Bug 16732 - Unicode characters are garbled when printing function
Summary: Unicode characters are garbled when printing function
Alias: None
Product: R
Classification: Unclassified
Component: Windows GUI / Window specific (show other bugs)
Version: R 3.2.3
Hardware: x86_64/x64/amd64 (64-bit) Windows 64-bit
: P5 minor
Assignee: R-core
Depends on:
Reported: 2016-02-27 10:48 UTC by Michio Oguro
Modified: 2017-06-25 08:22 UTC (History)
2 users (show)

See Also:


Note You need to log in before you can comment on or make changes to this bug.
Description Michio Oguro 2016-02-27 10:48:15 UTC
In windows version of Rgui, Unicode characters (I tested using Japanese) in a function are garbled when printing the function in console.


# This can work
> print("日本語")
[1] "日本語"

# This makes garbled characters
> function(){"日本語"}
function() {'譌・譛ャ隱
Comment 1 Duncan Murdoch 2017-05-22 14:03:13 UTC
This is a response to your bug posting in Feb, 2016.

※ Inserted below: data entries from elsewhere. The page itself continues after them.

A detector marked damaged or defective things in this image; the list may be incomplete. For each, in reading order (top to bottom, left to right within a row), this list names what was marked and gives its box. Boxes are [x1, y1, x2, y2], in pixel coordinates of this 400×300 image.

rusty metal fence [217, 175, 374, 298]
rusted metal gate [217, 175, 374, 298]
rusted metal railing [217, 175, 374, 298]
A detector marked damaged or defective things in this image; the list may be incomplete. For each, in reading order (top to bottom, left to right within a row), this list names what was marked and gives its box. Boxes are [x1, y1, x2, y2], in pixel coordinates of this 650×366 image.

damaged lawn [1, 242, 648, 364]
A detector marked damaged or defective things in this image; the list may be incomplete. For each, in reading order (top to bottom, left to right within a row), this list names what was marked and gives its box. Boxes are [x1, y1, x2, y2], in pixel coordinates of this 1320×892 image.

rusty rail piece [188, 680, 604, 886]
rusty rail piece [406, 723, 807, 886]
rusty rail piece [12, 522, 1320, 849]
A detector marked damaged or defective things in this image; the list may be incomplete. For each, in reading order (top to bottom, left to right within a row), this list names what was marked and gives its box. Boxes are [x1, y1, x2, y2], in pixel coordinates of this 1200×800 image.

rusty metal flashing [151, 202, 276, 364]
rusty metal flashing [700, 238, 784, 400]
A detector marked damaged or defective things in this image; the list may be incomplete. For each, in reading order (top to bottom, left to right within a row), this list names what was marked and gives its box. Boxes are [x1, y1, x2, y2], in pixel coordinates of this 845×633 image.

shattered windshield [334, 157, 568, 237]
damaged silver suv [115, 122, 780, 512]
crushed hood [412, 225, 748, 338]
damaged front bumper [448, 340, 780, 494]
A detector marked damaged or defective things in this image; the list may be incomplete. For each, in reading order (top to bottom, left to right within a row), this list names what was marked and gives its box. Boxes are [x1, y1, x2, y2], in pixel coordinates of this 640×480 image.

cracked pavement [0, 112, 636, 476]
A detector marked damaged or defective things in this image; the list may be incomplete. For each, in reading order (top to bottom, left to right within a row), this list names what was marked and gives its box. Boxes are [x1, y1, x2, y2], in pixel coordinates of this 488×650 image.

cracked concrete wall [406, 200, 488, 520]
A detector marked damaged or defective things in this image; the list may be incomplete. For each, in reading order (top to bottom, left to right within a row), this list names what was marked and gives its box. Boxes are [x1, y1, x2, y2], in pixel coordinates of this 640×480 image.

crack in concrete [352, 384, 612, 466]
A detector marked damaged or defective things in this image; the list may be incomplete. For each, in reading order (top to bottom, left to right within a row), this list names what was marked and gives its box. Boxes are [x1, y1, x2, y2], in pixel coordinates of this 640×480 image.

Would you be able to test your examples in a current version of R-devel?  When I run them on MacOS things are fine, and in Windows in a Latin1 locale, I get

> function(){"日本語"}

which I think is an acceptable result, because those escapes match the Japanese characters.  If I run that function it prints the result as 

[1] "日本語"

which is what you'd want.  However, you are probably running Windows in a different locale, so it would be helpful to see what results you get.
Comment 2 Michio Oguro 2017-05-25 12:00:50 UTC
Thank you for your reply.

I tried following code on R Under development (unstable) (2017-05-22 r72718) -- "Unsuffered Consequences" on Windows 10.
It still print garbled characters

> test = function(){"日本語"}
> test()
[1] "日本語"
> test

My locale information is as follow:

> Sys.getlocale()
[1] "LC_COLLATE=Japanese_Japan.932;LC_CTYPE=Japanese_Japan.932;LC_MONETARY=Japanese_Japan.932;LC_NUMERIC=C;LC_TIME=Japanese_Japan.932"

If you need other information on my system, please feel free to ask me.
Comment 3 Duncan Murdoch 2017-06-20 18:13:50 UTC
I think there are likely two problems here.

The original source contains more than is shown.